How Texture Affects Hair Color
Very coarse hair has a slower, harder time absorbing color while fine hair receives color easily.
Porosity refers to hair’s ability to absorb liquid, and plays a significant role in the effect of permanent color. Increased porosity in hair is often the result of damage from heat styling, sun exposure, bleach, and other drying factors. It’s important to know one’s porosity level to not only care for one’s hair, but also prepare it for color.
To determine this, simply take a strand of hair and slide fingers from the end upward. If it feels rough, especially toward the ends, your hair is porous. You can help repair overly porous hair by using nourishing oils and deep conditioning treatments containing keratin to help repair any damage, as well as limiting exposure to harsh environments.
How Porosity Affects Hair Color
A porous strand of hair has a lifted or frayed cuticle, which means the hair shaft is not protected, making it easier for permanent hair color to penetrate the hair shaft and deposit a lot of color. This can further weaken already fragile strands and can affect the color result.

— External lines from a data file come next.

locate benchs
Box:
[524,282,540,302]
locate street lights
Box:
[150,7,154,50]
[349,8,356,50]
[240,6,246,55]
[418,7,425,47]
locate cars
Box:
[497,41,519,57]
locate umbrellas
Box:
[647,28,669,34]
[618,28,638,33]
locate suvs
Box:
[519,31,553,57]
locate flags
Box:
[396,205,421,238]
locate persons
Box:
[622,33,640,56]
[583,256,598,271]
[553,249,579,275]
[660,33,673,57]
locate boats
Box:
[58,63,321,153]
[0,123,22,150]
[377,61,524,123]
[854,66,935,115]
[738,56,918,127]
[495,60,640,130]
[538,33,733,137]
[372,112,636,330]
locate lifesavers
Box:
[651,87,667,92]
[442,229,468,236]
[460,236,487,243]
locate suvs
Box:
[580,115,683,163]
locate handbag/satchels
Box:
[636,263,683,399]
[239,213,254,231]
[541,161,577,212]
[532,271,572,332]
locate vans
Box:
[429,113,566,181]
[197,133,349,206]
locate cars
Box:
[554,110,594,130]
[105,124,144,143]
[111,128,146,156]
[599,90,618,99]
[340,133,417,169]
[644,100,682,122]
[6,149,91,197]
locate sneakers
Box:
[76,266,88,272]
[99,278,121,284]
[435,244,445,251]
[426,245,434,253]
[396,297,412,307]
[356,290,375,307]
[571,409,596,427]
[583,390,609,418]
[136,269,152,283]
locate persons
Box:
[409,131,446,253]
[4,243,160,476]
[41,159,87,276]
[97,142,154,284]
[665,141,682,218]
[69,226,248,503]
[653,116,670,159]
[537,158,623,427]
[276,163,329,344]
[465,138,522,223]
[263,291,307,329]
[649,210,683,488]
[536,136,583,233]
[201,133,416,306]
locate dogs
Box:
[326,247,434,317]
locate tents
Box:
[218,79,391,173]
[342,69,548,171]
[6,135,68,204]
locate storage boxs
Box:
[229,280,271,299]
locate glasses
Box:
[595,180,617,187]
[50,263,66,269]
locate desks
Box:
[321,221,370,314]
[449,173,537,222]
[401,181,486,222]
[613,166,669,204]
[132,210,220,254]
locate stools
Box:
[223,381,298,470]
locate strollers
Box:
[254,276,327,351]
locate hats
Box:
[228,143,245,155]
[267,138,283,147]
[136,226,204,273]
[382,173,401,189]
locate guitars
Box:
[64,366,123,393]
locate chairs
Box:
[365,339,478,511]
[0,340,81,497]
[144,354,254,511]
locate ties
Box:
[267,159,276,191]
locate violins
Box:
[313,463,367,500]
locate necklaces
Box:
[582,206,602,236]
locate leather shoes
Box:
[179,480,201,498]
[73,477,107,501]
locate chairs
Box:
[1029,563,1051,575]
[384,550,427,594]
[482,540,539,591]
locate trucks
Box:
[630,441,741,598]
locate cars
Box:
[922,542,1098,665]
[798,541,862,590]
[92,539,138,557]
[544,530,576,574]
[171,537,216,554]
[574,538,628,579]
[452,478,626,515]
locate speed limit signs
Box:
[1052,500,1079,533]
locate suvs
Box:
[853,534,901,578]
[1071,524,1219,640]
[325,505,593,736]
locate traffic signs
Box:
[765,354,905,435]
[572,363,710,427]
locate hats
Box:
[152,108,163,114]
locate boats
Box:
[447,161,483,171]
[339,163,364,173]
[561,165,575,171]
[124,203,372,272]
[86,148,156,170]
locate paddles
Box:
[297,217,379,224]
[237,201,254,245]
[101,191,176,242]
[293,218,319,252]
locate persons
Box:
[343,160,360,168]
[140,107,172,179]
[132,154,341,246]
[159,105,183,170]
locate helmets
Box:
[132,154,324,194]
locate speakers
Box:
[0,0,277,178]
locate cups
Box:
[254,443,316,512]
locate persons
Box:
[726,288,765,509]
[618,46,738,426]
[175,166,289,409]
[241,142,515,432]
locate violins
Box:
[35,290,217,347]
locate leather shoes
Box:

Hair that is not porous is called resistant, and often repels and requires more time to process. When coloring hair, it’s important to factor in the hair’s porosity. For highly porous hair, particularly the ends, choosing a shorter processing time will help provide rich, balanced color. For resistant hair, a longer processing time will ensure that color is properly absorbed, and that any grays are adequately covered.
Hygroscopicity is similar to porosity in that it measures the ability to absorb water vapor. It's what makes hair frizz in humidity.
Elasticity is the hair's ability to stretch and return to its original shape.